Shame squeezed my lungs, cutting off my breath.

Izzy hadn’t told my secret after all. Izzy had been loyal. And I’d screamed in her face, said the worst things I could have imagined saying to her, things that I’d known weren’t true but had said anyway. Just to hurt her. And it had worked.

I stood up. I needed to be somewhere by myself, away from Gracie.

Gracie rushed to her feet, too, and wrapped her arms around my waist. “Do you hate me, Mina?” she asked, the question muffled against my sweatshirt.

“I don’t hate you. Of course I don’t hate you,” I said, hanging my arms loosely around her shoulders. “I just need to be alone right now. I need time for everything to settle in my mind, okay?”

She nodded and released me. I turned away and picked up my purse from the table, still unsure of where I was going but knowing I couldn’t face Gracie’s eyes.

“I’ll be back in a little,” I said to my mom, who was still sitting cross-legged on the floor. She looked bleary-eyed and exhausted, blinking at her two daughters as if she’d been woken up in the middle of a bad dream and still couldn’t sort out fiction from reality.

I flinched and turned my back to her.
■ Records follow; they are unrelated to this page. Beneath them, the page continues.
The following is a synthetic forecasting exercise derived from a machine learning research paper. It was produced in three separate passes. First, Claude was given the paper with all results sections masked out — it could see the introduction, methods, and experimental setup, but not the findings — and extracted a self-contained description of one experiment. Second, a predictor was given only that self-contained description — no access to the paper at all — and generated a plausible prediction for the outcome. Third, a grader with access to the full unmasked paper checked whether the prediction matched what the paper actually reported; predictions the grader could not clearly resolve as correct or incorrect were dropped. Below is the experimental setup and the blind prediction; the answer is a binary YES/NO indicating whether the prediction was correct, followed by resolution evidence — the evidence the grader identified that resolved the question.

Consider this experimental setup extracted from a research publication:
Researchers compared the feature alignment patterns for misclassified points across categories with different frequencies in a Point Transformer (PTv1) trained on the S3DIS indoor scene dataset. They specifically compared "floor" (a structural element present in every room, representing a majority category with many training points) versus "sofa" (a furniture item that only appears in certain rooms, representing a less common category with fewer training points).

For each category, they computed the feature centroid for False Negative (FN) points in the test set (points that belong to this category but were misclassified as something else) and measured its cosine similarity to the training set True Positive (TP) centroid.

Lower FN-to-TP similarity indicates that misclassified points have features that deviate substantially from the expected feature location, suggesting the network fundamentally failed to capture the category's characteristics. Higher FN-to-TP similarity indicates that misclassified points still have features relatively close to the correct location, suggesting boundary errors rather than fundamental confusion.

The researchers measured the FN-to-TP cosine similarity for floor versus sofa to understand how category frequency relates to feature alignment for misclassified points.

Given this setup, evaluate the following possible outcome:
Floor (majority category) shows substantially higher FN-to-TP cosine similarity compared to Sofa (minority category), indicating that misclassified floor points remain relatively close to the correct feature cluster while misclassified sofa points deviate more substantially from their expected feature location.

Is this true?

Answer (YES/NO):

I was the one putting my mom through this—it was my decision that was making her life so difficult.

I could only hope now that I was right, that what I’d told Jesse last night had been true: I’d made the best choice.
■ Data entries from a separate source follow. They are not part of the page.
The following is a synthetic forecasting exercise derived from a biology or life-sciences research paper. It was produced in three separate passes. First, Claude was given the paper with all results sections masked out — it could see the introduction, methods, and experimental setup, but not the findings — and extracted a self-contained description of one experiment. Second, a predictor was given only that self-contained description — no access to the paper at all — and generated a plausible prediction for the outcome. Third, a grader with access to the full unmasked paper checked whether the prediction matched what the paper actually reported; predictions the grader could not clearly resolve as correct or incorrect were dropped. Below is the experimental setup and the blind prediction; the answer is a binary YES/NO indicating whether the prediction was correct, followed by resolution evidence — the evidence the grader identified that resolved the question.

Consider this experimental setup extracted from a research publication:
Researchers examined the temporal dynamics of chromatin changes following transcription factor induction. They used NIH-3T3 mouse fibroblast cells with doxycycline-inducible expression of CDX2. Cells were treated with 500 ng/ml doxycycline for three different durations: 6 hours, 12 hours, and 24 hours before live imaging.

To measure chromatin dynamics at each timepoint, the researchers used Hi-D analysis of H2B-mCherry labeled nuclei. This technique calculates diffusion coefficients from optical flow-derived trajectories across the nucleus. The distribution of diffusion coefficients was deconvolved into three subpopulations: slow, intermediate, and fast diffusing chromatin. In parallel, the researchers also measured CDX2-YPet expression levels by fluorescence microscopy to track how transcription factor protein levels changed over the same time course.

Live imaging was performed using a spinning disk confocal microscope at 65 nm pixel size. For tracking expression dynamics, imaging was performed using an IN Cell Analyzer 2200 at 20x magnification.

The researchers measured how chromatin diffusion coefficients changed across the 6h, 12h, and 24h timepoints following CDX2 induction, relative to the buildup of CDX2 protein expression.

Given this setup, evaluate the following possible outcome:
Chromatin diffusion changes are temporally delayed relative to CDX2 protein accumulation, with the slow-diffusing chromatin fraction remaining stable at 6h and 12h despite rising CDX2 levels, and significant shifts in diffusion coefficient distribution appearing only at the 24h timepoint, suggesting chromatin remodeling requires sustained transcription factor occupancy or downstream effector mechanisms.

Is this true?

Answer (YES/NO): NO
That there had been no other answer.

• • •

I hadn’t expected to be back in the tree house again so soon.

But after sitting in my parked car in the driveway for twenty minutes with absolutely no idea where to go and less than a quarter tank of gas to get me there, the woods just outside my window seemed to be the easiest solution.

I was sprawled on my back on the dusty, splintered floor, torturing myself by reading through old notes from Nate that I had kept stuffed in the glove compartment of my car, a scattered collection of ripped notebook pages and ratty old napkins that I had expected to treasure for the rest of my life. Some were tedious, practical check-ins he’d snuck to me in the middle of class and probably didn’t merit the storage space—Meet me at my locker after third period and Need a ride home?—but others were much sweeter, more personal messages that seemed to reach out from the page and punch me in the gut every time I read back over them. We had written to each other as if we had all the time in the world. There was so much love on the pages, and so much trust in our future. Gone now. All of it. At least for Nate. I still had love, and I probably always would. He was every first for me, except for the one that would have changed all this. The one that Nate and Izzy and the rest of the world thought mattered most.